Il a fallu se mobiliser et il le faudra encore face aux tenants du statu quo, face au discours qu'on nous répète inlassablement « des équilibres qu'il ne faut pas déséquilibrer » !

Mais de quels équilibres parle-t-on? D'agriculteurs qui sans les aides de la PAC* n'ont pas de revenu ? De celles et ceux qui se gavent de soutiens publics quand d'autres rament, "oubliés" de la PAC* puisque produisant sur de petites surfaces et/ou des productions non accompagnées ?

Non, la PAC* actuelle n'est ni juste ni équilibrée ! Basée sur des aides à la surface, elle provoque concentration, agrandissement et spécialisation des productions ; raison principale de la disparition de nombreux paysans. Cette PAC* provoque des déséquilibres majeurs, aujourd'hui visibles et qui le seront encore davantage dans le futur avec les impossibilités de transmission des fermes et les grandes difficultés d'installation.

Rien ne peut justifier qu'une politique publique continue ainsi.

Bien sûr que le temps long existe et on ne part pas d'une feuille blanche, mais les moments de rupture et de changement sont indispensables pour avancer : çà, nous le savons toutes et tous sur nos fermes.

L'urgence sociale et l'urgence climatique imposent des changements profonds. Cela implique de passer par une évolution des aides à la surface vers des aides à l'actif, aux femmes et aux hommes qui produisent chaque jour.

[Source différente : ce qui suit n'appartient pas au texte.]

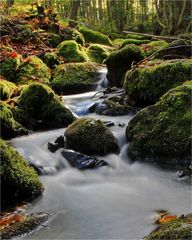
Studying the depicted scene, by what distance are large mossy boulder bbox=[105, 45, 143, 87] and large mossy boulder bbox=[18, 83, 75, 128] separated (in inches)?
110

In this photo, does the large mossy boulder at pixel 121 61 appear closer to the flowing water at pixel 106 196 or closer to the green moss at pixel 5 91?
the green moss at pixel 5 91

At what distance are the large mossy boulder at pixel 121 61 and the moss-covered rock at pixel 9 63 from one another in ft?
8.74

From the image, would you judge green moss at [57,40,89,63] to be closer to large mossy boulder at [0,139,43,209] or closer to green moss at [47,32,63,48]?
green moss at [47,32,63,48]

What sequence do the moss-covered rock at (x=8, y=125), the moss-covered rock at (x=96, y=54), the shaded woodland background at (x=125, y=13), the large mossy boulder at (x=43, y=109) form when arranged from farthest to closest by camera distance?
the shaded woodland background at (x=125, y=13) → the moss-covered rock at (x=96, y=54) → the large mossy boulder at (x=43, y=109) → the moss-covered rock at (x=8, y=125)

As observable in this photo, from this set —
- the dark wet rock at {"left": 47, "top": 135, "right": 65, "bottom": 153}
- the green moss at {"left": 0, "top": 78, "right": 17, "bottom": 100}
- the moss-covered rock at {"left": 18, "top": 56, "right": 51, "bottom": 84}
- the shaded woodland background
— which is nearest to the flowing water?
the dark wet rock at {"left": 47, "top": 135, "right": 65, "bottom": 153}

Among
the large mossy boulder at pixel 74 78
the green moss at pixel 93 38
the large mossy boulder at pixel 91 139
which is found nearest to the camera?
the large mossy boulder at pixel 91 139

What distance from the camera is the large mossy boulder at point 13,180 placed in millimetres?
4215

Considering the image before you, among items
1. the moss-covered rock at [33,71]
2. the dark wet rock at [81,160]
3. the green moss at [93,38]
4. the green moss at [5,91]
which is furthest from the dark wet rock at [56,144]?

Pourtant, les forces de l'immobilisme et du déni sont bien là et agissent partout pour maintenir le une répartition inégale et inacceptable des aides de la PAC*, refusant d'affronter la situation écologique et sociale de nos campagnes.

A ce jour, je ne me lancerai pas dans des pronostics sur les contours et les mesures de la prochaine PAC* : trop d'éléments sont encore en négociation à Bruxelles et dans les couloirs parisiens. Mais je peux assurément rappeler notre détermination pour changer la PAC*, pour dessiner l'agriculture française et européenne du futur avec des paysannes et des paysans nombreux ; une agriculture où chaque ferme est indispensable, chaque nouvelle ferme est précieuse !

Il ne faut pas rater l'occasion : en 2027, il sera peut-être trop tard!